# Estimating pose from images using a deep conditional latent variable model

In [None]:
%load_ext autoreload
%autoreload 2
%matplotlib inline

from deep_lvm_pose_tracking import vae
from deep_lvm_pose_tracking.vae import VAE
from deep_lvm_pose_tracking import toy_data as toy
from deep_lvm_pose_tracking import notebook_utils as nu

import numpy as np
import matplotlib.pyplot as plt

import torch
from torch.utils.data import DataLoader, Subset
device = 'cuda' if torch.cuda.is_available() else "cpu"
print(f'Pytorch: Train with {device}')
device = torch.device(device)
torch.manual_seed(42)

import sys
import os
from functools import partial

from IPython.display import HTML, display, Markdown
from IPython.core.debugger import set_trace

# you might have to start the visdom server manually.
cmd = sys.executable + ' -m visdom.server&'
os.system(cmd)
plotter = nu.VisdomLinePlotter(env_name='main')
print("Started server on port:", plotter.viz.port)

import time
t0 = time.time()

## The problem in its simplest form: introducing hierarchical toy data

In [None]:
N = 360000
batch_size = 128
d = 64  # image edge length
img_shape = (d, d)

bone_lengths, key_marker_width = nu.make_bonelengths_and_width()
poses = nu.make_poses(N=N)

# generate training data
h = toy.HierarchyImages(angles=poses, bone_lengths=bone_lengths,
                        key_marker_width=key_marker_width,
                        img_shape=img_shape)

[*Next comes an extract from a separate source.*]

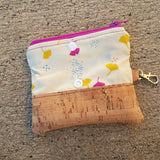Mini Clutch Coin Purse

# data loader for easy batching
data_loader = DataLoader(h, batch_size=batch_size, shuffle=True, num_workers=4,
                         drop_last=True)

poses_val = nu.make_poses(N=N//10)

h_val = toy.HierarchyImages(angles=poses_val, bone_lengths=bone_lengths,
                            key_marker_width=key_marker_width,
                            img_shape=img_shape)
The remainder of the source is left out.